— Direction —
Express the lines of the listing from the one containing "How far is point (57, 99)" through the one containing "0.57 metres", inclusive, as a JSON list of strings with one string per line and blank lines left out. Omit the pictures from your answer.

* START Supplied information *

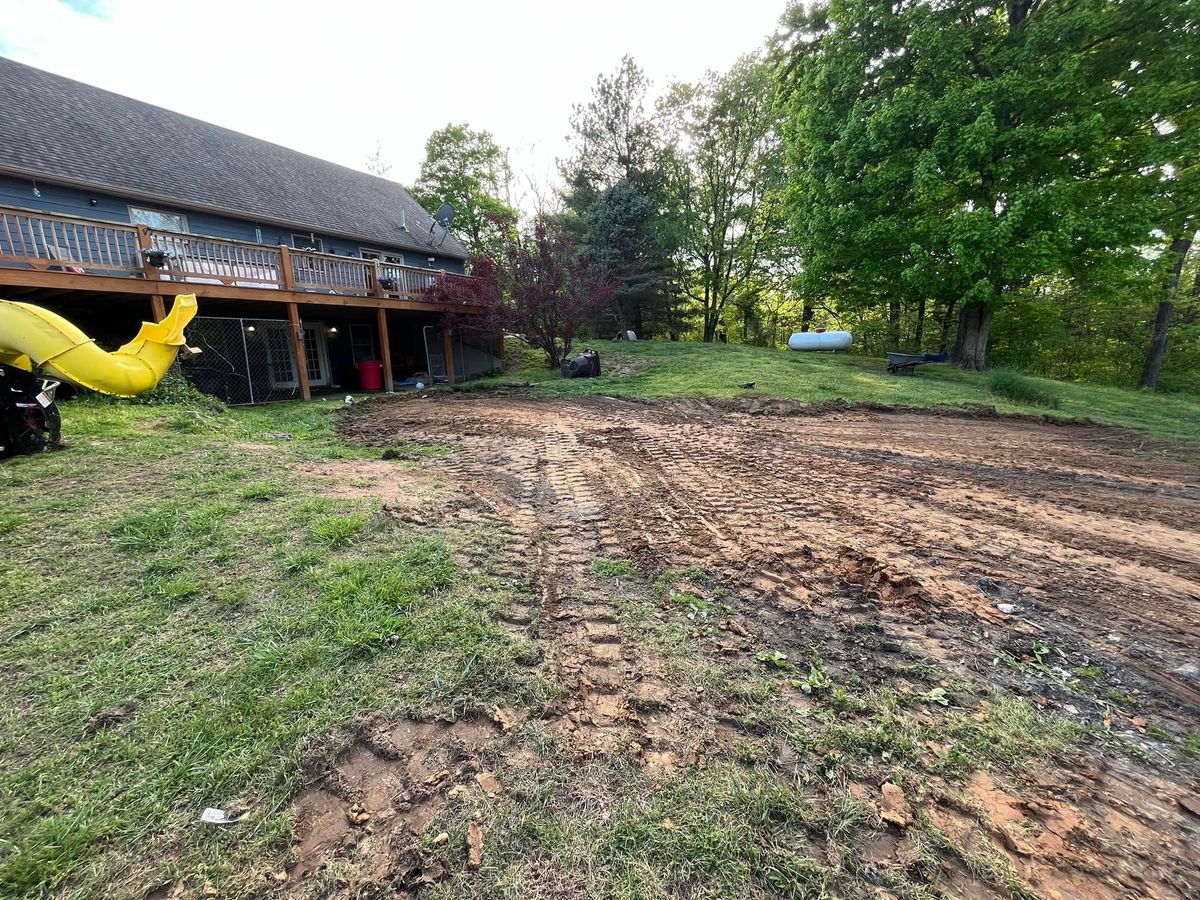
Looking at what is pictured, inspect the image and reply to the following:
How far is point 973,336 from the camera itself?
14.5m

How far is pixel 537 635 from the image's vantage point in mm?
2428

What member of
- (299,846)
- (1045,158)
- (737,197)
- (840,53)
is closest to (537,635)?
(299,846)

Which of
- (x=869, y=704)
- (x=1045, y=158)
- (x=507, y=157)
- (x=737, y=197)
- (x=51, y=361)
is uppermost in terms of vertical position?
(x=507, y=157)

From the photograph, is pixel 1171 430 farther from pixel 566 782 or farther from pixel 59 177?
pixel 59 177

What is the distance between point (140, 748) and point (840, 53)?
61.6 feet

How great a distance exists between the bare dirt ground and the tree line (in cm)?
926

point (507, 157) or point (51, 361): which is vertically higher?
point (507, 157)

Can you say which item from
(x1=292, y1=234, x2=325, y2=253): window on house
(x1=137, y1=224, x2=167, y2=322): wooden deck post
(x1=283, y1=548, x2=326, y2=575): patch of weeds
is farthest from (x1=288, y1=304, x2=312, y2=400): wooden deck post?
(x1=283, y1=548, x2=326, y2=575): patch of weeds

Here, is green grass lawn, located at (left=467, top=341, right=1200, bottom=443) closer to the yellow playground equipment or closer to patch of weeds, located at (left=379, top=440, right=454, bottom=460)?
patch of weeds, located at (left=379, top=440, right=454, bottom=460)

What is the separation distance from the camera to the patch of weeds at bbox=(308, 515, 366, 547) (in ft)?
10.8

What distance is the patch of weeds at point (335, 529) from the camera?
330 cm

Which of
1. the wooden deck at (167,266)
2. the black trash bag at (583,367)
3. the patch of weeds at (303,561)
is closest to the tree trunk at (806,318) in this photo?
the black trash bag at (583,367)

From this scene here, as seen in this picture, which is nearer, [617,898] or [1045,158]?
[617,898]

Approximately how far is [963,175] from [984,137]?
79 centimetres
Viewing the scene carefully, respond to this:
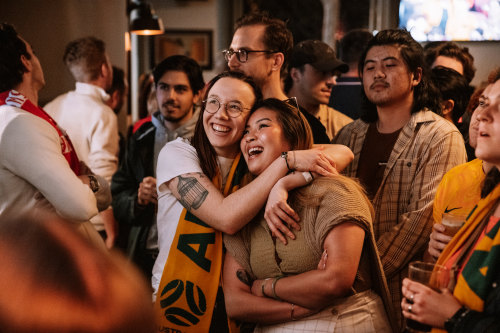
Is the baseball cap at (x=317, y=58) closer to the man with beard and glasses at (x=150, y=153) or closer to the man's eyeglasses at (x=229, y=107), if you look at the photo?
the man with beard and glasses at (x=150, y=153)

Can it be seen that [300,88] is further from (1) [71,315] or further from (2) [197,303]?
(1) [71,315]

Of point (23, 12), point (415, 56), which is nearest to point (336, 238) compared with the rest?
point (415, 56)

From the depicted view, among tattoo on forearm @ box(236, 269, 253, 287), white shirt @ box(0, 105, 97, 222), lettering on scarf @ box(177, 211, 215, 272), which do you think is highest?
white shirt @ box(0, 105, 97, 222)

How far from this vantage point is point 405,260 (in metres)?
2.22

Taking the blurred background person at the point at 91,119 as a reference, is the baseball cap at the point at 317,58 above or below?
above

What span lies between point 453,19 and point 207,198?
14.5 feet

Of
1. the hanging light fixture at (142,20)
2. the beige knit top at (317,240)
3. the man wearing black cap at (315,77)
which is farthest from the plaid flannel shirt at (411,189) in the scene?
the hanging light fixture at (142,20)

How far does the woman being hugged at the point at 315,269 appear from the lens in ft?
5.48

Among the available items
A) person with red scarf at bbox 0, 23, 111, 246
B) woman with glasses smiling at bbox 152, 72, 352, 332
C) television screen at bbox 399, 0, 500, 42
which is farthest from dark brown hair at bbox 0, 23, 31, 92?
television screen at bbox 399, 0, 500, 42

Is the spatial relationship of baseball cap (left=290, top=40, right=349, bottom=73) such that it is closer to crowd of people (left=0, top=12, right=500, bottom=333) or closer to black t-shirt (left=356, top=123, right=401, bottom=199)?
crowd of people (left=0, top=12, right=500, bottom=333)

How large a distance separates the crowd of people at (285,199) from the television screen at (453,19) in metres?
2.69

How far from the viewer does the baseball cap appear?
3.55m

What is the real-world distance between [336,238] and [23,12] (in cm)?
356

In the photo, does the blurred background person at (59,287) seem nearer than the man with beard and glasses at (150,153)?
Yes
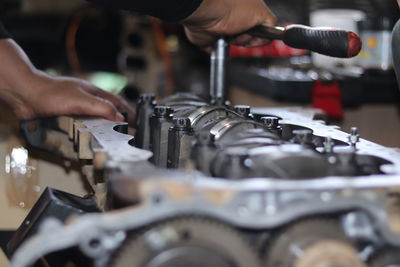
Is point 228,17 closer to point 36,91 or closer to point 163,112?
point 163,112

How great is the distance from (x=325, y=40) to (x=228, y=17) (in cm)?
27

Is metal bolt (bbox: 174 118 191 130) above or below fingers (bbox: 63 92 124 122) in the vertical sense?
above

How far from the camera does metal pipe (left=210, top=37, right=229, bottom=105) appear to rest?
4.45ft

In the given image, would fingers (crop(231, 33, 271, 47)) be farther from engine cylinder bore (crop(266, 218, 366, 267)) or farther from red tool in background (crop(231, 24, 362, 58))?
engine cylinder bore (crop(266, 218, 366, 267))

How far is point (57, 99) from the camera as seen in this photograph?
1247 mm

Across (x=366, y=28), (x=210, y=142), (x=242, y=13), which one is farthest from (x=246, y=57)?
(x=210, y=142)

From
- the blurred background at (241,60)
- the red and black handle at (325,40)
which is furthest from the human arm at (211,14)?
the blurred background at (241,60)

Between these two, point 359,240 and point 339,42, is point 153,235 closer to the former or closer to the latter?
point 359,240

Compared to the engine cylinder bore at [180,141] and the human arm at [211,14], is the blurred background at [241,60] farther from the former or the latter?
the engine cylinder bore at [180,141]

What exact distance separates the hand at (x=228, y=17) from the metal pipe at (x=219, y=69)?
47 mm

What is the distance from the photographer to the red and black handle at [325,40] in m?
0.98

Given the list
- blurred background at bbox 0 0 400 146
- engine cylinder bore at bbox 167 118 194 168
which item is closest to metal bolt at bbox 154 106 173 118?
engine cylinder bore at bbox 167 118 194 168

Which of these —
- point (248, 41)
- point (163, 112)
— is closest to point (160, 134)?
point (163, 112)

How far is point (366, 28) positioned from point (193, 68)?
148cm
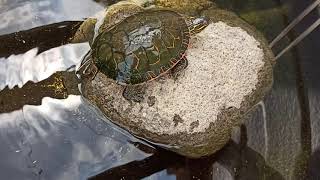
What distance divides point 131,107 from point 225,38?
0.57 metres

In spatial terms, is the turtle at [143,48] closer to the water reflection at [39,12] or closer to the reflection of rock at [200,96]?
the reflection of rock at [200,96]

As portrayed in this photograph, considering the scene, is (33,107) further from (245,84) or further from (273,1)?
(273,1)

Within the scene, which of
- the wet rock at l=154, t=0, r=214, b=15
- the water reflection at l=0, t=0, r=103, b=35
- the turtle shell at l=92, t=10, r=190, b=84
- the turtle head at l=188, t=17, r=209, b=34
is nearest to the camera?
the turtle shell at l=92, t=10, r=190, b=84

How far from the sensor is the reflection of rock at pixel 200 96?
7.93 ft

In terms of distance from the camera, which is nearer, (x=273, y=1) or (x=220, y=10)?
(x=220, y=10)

* END Supplied information *
* START Supplied information *

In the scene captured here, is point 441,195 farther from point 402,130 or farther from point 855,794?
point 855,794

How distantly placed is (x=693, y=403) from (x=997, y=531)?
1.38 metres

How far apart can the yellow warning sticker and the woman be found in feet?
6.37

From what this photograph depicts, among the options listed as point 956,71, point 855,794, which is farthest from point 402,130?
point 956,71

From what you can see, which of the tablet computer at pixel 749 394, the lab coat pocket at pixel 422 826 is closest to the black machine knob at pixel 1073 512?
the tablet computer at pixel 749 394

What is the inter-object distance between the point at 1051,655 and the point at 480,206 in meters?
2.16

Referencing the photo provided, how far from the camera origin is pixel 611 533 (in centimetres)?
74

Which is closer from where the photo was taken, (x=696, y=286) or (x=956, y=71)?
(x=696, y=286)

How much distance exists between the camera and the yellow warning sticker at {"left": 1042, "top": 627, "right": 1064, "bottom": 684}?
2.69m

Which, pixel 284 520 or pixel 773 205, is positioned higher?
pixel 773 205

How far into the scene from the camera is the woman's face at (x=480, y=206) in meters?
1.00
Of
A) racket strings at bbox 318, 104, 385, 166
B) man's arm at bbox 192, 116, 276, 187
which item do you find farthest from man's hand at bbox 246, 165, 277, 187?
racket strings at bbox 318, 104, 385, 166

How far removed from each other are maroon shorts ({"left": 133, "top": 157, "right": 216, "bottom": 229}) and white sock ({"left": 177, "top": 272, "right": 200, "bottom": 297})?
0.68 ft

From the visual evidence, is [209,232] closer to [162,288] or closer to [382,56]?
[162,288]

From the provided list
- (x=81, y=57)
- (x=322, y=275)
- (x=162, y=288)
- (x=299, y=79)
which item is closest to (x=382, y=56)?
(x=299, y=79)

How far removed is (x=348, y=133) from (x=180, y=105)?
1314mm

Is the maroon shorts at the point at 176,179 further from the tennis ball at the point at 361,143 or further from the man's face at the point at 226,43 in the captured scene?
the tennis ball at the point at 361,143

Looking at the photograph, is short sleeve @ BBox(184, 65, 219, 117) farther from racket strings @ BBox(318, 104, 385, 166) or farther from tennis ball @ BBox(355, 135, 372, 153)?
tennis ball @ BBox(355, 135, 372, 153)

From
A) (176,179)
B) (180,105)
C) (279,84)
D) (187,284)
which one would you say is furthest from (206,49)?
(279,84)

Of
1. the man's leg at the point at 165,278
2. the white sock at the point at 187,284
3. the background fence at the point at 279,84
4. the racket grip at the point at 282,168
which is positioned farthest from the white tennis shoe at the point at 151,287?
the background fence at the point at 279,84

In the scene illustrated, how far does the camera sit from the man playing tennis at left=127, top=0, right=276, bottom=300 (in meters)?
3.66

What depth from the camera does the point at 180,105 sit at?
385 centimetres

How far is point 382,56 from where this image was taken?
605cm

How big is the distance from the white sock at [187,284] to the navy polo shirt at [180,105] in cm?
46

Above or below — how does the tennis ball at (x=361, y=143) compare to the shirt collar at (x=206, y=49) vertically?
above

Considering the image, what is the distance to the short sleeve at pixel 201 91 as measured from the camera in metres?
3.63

* END Supplied information *
* START Supplied information *

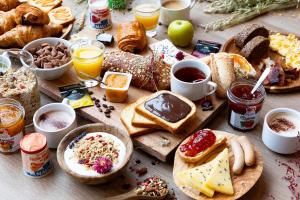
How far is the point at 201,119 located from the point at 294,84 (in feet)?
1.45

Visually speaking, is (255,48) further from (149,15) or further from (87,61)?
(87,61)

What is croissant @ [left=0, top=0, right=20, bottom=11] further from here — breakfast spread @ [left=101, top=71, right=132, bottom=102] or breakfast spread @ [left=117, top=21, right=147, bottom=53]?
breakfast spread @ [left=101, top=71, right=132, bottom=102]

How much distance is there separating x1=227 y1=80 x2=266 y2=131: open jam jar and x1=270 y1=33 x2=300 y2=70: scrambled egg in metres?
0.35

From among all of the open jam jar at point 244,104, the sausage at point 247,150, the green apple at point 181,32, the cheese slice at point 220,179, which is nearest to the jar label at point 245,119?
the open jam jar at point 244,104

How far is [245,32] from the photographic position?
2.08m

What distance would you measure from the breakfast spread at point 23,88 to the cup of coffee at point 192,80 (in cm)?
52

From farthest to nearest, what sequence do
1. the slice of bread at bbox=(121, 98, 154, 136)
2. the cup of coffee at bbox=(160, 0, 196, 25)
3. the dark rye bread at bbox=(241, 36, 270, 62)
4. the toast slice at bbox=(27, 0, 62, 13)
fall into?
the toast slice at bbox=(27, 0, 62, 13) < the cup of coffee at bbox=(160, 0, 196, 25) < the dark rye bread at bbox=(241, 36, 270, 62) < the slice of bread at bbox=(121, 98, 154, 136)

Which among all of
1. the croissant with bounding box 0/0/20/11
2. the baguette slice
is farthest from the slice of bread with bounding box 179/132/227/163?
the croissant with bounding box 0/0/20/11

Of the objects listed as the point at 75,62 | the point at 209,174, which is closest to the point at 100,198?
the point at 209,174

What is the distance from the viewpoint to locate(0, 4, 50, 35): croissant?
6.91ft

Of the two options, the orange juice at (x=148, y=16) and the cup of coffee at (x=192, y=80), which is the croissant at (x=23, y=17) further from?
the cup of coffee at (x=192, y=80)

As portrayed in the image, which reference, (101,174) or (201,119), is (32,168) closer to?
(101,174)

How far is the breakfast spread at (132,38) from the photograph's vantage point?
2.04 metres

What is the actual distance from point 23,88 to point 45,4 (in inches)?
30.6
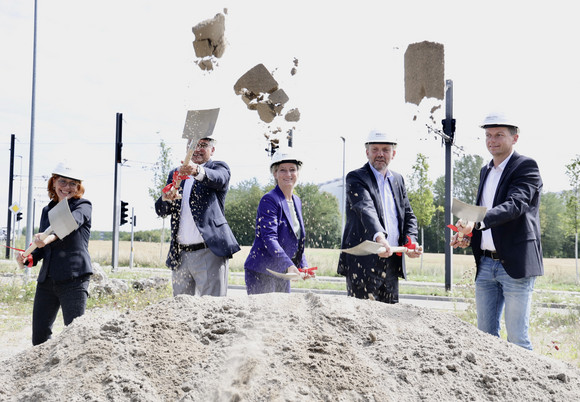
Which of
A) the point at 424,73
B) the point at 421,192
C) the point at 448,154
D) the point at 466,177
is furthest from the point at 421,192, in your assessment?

* END Supplied information *

— Completed exercise —
[
  "How far is point (57, 99) from the camera as seen in this photograph?",
  "1247 mm",
  "Across (x=366, y=28), (x=210, y=142), (x=242, y=13), which one is farthest from (x=246, y=57)?",
  "(x=210, y=142)",
  "From",
  "- the blurred background at (241,60)",
  "- the red and black handle at (325,40)",
  "which is furthest from the human arm at (211,14)?",
  "the blurred background at (241,60)",
  "Between these two, point 359,240 and point 339,42, is point 153,235 closer to the former or closer to the latter?",
  "point 359,240",
  "Compared to the engine cylinder bore at [180,141] and the human arm at [211,14], is the blurred background at [241,60] farther from the former or the latter?",
  "the engine cylinder bore at [180,141]",
  "What exact distance separates the hand at (x=228, y=17) from the metal pipe at (x=219, y=69)?",
  "47 mm",
  "What is the distance from the photographer to the red and black handle at [325,40] in m?",
  "0.98",
  "Given the list",
  "- blurred background at bbox 0 0 400 146",
  "- engine cylinder bore at bbox 167 118 194 168",
  "which item is closest to metal bolt at bbox 154 106 173 118?",
  "engine cylinder bore at bbox 167 118 194 168",
  "Which of these —",
  "- point (248, 41)",
  "- point (163, 112)",
  "— is closest to point (160, 134)?",
  "point (163, 112)",
  "How far is point (366, 28) positioned from point (193, 68)?",
  "148cm",
  "What distance divides point 131,107 from point 225,38?",
  "0.57 metres"
]